In the data below, find the line with "MAKS TI: Maks" and the line with "W hallu Politechniki", then restate both and every line between them exactly, minus the pictures.

> [EXERCISE DATA]:
*** Begin section ***
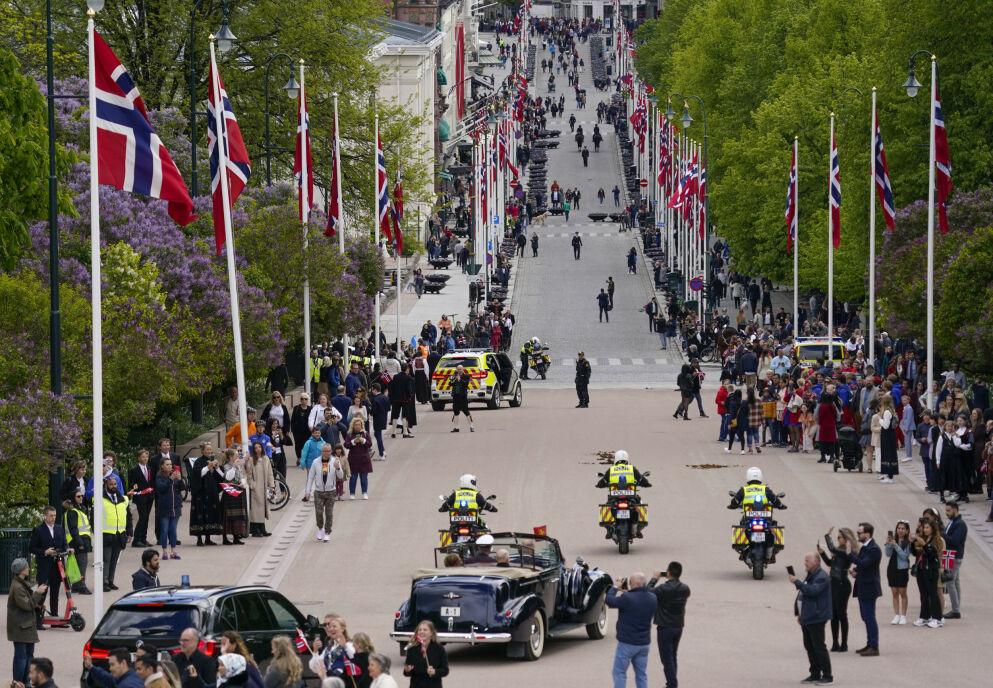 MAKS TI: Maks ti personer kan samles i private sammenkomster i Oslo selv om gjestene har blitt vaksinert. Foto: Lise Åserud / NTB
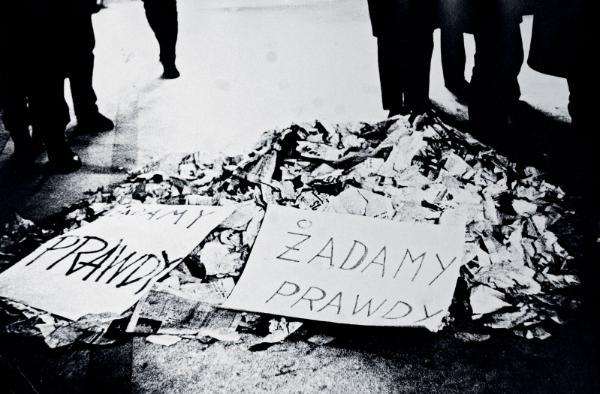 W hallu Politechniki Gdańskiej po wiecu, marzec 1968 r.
*** End section ***
*** Begin section ***
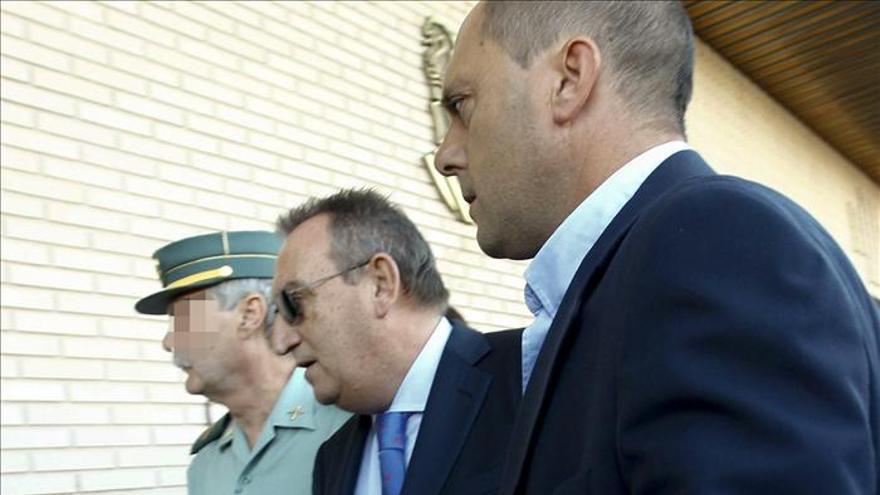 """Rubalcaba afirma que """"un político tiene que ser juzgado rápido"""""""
*** End section ***
> [ANSWER SECTION]:
 MAKS TI: Maks ti personer kan samles i private sammenkomster i Oslo selv om gjestene har blitt vaksinert. Foto: Lise Åserud / NTB
 W hallu Politechniki Gdańskiej po wiecu, marzec 1968 r.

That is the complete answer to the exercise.